The FDLR was created by perpetrators of the 1994 Rwandan genocide, who fled to neighbouring Democratic Republic of Congo (DRC) after being routed and driven out by forces led by current President Paul Kagame.

German federal prosecutors said the two coordinated between January 2008 and July 2009 FDLR attacks in eastern DRC that saw hundreds of civilians killed, large numbers of women raped and villages looted.

At the time of their arrest, the rebel group said that the two were "in no way involved in the atrocities committed against civilians in eastern DRC," calling their detention "unfair and unjustified."

The group is considered a key source of insecurity in Africa's Great Lakes region.
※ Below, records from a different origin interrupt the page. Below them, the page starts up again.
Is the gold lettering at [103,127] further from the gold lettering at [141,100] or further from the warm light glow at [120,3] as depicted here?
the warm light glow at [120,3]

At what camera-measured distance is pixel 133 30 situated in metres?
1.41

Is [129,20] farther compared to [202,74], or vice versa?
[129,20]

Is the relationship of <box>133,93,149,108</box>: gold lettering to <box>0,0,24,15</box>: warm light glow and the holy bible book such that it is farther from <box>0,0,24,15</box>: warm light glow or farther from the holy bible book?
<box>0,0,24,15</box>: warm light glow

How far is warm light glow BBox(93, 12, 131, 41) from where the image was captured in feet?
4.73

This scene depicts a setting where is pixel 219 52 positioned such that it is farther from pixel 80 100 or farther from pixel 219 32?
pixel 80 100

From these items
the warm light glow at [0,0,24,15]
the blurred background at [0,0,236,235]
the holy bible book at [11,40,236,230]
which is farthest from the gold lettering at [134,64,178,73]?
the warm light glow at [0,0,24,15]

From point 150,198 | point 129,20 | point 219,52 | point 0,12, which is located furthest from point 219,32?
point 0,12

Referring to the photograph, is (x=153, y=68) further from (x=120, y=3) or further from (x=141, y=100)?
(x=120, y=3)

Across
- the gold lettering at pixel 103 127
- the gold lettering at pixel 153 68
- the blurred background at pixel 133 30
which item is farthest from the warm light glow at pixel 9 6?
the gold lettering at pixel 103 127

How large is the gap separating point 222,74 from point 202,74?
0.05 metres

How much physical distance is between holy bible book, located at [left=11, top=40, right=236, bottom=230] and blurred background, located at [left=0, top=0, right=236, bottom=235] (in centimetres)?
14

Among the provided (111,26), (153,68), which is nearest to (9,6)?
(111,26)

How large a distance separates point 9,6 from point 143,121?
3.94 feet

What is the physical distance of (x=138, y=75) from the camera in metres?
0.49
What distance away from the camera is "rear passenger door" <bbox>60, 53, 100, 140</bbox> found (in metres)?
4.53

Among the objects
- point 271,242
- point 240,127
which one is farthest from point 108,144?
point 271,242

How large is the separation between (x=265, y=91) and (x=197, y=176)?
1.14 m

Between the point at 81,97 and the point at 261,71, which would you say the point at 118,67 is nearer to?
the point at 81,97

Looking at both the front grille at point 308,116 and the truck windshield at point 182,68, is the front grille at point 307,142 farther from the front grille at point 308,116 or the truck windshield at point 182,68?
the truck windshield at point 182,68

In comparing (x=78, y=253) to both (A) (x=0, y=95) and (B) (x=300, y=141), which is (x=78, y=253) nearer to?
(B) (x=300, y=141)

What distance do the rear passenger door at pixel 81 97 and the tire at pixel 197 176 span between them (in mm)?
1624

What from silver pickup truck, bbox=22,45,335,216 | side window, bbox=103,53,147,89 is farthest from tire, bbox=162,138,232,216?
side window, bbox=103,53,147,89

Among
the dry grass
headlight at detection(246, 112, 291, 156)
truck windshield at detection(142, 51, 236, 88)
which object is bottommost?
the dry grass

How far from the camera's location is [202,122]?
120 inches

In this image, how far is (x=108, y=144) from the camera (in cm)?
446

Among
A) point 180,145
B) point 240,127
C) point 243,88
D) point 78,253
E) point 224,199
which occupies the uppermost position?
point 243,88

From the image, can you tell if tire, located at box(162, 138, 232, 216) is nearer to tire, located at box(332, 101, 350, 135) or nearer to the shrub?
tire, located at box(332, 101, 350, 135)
Murwanashyaka was among 15 people whose assets were frozen by the UN

Security Council in 2005 on suspicion of involvement in war crimes.

Kagame has criticised Western countries in the past for not doing enough to bring FDLR leaders living there to justice.

On November 3, a French court agreed to send Callixte Mbarushimana, another FDLR leader, to the International Criminal Court in The Hague to face charges that he masterminded war crimes from his hideaway in France.

Mbarushimana denies the charges, and his lawyers claimed the ICC warrant could be a first step towards sending him back to Rwanda, where they argue he would not get a fair trial from a government led by his former foes.

The Paris appeals court ruled in favour of a warrant issued by the ICC on the condition that "under no circumstances" should Mbarushimana be taken back by any means to his home country, however.

It was unclear if and when a trial of Murwanashyaka and Musoni would take place.

A French judge has meanwhile placed Rwanda's defence minister and five other aides of Kagame under investigation in a probe into an attack seen as sparking the genocide, legal sources said Thursday.

Placing the six under investigation means that international arrests warrants issued for them - which led to Rwanda cutting off diplomatic relations with France in 2006 - can be dropped.

An estimated 800,000 people, mostly ethnic Tutsis, were killed in the Rwandan genocide.